> ITEMS
--- --- ---

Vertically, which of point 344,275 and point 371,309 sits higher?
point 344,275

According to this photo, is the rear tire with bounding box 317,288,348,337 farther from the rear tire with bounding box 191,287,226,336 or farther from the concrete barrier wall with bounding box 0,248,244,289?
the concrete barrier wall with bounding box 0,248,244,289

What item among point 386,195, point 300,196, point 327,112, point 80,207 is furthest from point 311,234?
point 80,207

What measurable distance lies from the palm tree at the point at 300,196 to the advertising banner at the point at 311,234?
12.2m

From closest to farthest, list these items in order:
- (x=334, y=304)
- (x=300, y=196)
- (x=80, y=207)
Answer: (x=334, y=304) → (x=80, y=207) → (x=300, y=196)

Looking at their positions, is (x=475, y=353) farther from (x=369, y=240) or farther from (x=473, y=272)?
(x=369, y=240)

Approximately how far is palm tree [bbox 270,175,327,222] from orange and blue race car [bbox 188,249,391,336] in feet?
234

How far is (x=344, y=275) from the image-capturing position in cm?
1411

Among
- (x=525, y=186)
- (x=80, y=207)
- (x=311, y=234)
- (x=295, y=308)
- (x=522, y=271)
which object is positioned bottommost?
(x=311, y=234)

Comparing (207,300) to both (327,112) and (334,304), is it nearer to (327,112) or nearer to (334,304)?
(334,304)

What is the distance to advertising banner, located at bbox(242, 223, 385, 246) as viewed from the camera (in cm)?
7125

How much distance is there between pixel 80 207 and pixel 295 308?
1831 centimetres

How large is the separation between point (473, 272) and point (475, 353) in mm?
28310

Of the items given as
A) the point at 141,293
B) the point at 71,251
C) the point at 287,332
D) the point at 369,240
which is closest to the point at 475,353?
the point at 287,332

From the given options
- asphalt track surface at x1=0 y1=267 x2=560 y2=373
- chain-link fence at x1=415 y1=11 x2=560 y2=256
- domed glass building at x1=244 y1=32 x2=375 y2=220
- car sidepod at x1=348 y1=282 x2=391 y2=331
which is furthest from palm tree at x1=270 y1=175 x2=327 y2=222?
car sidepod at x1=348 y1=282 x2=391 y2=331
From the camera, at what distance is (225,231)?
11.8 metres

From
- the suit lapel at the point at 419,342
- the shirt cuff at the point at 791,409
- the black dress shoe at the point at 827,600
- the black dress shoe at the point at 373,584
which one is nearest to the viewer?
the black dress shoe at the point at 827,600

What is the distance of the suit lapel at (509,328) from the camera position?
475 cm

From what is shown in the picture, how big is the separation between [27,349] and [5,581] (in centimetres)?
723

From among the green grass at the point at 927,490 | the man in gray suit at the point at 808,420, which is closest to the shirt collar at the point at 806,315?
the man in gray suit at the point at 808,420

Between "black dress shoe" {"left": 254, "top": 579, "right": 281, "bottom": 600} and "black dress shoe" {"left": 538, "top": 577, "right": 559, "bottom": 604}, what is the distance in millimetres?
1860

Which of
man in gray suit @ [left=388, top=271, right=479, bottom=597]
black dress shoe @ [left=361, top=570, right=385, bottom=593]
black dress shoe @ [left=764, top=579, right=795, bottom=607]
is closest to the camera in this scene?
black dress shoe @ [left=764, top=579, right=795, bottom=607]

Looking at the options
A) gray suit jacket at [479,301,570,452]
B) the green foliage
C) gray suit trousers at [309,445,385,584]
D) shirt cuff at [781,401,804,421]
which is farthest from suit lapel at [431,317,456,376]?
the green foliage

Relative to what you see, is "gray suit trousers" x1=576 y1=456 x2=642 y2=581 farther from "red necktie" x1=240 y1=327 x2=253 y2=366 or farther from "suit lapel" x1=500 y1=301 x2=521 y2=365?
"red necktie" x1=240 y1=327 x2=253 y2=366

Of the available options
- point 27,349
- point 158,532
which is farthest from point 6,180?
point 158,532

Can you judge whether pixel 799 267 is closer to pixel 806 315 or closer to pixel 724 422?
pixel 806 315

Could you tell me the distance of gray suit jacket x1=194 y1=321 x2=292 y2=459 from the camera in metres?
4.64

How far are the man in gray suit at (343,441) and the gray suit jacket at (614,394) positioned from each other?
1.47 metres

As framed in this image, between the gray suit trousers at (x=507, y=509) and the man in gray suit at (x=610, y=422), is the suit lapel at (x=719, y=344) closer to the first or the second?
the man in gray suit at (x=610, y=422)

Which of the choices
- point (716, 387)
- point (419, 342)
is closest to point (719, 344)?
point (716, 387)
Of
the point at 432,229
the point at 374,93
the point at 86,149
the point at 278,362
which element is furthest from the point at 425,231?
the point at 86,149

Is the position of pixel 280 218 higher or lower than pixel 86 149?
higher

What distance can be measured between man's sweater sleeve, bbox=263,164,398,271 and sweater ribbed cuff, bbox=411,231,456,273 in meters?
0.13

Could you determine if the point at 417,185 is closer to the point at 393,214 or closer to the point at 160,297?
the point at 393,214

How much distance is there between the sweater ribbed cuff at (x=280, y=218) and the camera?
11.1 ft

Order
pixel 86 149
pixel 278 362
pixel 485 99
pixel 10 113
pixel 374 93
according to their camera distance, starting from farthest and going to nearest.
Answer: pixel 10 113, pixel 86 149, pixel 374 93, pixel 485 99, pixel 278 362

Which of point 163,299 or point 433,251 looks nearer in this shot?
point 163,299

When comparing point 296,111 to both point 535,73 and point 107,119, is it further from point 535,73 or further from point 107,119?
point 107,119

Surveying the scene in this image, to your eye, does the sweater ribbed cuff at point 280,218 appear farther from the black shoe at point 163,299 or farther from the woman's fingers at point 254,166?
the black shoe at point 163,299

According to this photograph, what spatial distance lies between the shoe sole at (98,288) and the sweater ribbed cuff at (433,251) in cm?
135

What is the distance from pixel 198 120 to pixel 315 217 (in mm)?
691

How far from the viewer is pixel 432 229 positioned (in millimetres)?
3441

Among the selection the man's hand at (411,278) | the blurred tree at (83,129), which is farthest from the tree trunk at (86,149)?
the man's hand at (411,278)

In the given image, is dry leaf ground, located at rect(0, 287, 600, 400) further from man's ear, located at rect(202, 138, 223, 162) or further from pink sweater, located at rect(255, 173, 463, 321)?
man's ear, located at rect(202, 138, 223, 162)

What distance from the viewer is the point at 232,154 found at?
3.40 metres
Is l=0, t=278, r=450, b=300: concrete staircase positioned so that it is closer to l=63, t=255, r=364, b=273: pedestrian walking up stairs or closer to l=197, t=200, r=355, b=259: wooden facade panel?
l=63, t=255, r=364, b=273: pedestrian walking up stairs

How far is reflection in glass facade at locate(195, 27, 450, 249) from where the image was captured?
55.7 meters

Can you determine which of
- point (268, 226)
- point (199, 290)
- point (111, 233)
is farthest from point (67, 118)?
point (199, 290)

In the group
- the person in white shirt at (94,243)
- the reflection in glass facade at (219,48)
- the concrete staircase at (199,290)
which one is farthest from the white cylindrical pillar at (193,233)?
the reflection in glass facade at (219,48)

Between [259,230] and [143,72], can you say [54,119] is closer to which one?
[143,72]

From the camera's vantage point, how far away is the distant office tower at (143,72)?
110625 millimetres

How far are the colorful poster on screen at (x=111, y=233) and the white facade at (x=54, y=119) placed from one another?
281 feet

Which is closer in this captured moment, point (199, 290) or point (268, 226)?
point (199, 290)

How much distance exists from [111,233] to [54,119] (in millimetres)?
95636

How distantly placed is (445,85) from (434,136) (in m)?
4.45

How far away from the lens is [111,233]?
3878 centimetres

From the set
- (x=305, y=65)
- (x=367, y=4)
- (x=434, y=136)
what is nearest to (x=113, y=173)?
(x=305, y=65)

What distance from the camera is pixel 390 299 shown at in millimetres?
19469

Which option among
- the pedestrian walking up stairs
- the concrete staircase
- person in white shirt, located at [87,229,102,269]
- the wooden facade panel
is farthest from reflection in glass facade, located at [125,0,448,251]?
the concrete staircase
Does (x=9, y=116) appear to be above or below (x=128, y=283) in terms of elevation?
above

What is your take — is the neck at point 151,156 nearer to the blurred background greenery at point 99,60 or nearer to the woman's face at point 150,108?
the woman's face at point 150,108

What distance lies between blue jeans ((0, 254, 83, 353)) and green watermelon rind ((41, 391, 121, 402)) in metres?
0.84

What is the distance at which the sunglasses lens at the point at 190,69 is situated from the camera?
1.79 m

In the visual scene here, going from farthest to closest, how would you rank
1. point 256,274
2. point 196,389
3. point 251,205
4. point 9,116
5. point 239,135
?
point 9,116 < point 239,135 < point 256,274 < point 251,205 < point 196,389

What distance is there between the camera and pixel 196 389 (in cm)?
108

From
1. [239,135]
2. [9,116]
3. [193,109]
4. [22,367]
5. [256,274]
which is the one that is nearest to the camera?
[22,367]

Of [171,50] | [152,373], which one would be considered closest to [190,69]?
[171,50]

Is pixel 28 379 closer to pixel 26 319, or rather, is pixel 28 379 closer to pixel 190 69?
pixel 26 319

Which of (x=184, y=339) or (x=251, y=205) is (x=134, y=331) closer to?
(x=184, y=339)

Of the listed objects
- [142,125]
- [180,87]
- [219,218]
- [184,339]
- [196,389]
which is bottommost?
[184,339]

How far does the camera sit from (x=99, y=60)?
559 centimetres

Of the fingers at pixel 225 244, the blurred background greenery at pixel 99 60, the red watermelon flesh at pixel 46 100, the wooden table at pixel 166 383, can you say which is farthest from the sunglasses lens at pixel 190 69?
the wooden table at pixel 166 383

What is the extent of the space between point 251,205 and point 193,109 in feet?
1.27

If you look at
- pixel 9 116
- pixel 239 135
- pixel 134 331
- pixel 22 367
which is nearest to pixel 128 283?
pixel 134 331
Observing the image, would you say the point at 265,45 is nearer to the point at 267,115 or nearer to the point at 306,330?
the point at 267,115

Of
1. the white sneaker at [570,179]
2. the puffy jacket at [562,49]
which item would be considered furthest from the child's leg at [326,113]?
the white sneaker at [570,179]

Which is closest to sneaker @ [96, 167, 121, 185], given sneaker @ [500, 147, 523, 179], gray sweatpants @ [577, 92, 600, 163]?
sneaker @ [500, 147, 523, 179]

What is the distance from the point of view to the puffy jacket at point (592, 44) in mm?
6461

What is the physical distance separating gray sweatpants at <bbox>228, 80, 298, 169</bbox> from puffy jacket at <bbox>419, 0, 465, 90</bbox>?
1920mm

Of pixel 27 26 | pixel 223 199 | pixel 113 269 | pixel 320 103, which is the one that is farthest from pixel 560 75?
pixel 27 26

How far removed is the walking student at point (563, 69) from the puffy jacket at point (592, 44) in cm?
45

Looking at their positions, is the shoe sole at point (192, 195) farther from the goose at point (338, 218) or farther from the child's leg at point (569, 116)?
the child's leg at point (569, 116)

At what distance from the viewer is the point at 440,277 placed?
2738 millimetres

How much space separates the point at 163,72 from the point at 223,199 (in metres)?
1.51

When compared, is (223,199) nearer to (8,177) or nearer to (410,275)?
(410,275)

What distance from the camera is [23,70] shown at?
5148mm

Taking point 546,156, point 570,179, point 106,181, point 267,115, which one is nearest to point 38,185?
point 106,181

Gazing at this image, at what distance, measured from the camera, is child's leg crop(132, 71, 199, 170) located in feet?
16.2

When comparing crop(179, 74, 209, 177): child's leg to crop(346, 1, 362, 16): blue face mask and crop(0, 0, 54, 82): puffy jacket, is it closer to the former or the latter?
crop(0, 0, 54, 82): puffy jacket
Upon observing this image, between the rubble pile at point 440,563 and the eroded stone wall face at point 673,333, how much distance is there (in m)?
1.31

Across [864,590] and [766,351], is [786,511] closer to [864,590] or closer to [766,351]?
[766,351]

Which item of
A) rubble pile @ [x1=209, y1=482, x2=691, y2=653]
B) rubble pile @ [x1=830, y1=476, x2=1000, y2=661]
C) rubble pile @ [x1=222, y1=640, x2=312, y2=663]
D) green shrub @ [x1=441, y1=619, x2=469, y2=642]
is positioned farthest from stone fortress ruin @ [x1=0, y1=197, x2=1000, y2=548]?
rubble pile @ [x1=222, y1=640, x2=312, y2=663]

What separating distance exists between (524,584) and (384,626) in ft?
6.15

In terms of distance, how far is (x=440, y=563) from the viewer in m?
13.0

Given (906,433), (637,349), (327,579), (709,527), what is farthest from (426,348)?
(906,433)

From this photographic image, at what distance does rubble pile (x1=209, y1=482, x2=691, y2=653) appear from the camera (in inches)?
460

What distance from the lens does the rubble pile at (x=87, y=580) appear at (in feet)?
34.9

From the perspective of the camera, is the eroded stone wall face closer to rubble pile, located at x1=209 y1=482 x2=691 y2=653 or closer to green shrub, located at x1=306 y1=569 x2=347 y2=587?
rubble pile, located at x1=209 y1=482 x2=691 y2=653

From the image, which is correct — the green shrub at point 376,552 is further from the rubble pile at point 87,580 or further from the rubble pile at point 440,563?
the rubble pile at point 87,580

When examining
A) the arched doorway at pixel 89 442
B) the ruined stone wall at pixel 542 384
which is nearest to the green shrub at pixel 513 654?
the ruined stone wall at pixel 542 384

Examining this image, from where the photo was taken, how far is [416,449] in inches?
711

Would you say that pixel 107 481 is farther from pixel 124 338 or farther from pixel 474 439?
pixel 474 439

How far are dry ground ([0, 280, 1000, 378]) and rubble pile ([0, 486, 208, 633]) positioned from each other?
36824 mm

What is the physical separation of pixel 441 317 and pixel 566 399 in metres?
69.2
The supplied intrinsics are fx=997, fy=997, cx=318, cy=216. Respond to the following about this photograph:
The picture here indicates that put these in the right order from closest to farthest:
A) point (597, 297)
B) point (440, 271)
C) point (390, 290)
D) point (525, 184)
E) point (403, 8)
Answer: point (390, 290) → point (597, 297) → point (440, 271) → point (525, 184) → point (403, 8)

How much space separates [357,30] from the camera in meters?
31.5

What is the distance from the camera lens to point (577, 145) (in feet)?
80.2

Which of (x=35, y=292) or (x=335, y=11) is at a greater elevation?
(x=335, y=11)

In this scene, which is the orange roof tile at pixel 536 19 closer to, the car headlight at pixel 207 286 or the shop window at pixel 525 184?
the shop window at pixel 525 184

--- --- ---

> TASK DIRECTIONS
Reproduce exactly, with nothing added, the lines from the one that contains "What distance from the lens" to the end of the data.

> WORKED SOLUTION
What distance from the lens does the rubble pile at (x=87, y=580) appear at (in feet)?
34.9

From the perspective of the camera, is the eroded stone wall face closer to rubble pile, located at x1=209 y1=482 x2=691 y2=653 or closer to green shrub, located at x1=306 y1=569 x2=347 y2=587?
rubble pile, located at x1=209 y1=482 x2=691 y2=653

From the image, which is correct — the green shrub at point 376,552 is further from the rubble pile at point 87,580 or further from the rubble pile at point 440,563?
the rubble pile at point 87,580

When examining
A) the arched doorway at pixel 89 442
B) the ruined stone wall at pixel 542 384
which is nearest to the green shrub at pixel 513 654?
the ruined stone wall at pixel 542 384

Examining this image, from where the photo was taken, how far is [416,449] in inches?
711

Would you say that pixel 107 481 is farther from pixel 124 338 or farther from pixel 474 439?
pixel 474 439

How far are dry ground ([0, 280, 1000, 378]) and rubble pile ([0, 486, 208, 633]) positioned from each other?
36824 mm

What is the physical separation of pixel 441 317 and pixel 566 399 in metres?
69.2
The supplied intrinsics are fx=997, fy=997, cx=318, cy=216. Respond to the following about this photograph:
The picture here indicates that put these in the right order from closest to farthest:
A) point (597, 297)
B) point (440, 271)
C) point (390, 290)
D) point (525, 184)
E) point (403, 8)
Answer: point (390, 290) → point (597, 297) → point (440, 271) → point (525, 184) → point (403, 8)

How much space separates [357,30] from the camera in meters?
31.5

What is the distance from the camera lens to point (577, 145) (in feet)?
80.2

Which of (x=35, y=292) or (x=335, y=11) is at a greater elevation?
(x=335, y=11)

In this scene, which is the orange roof tile at pixel 536 19 closer to, the car headlight at pixel 207 286 or the shop window at pixel 525 184?
the shop window at pixel 525 184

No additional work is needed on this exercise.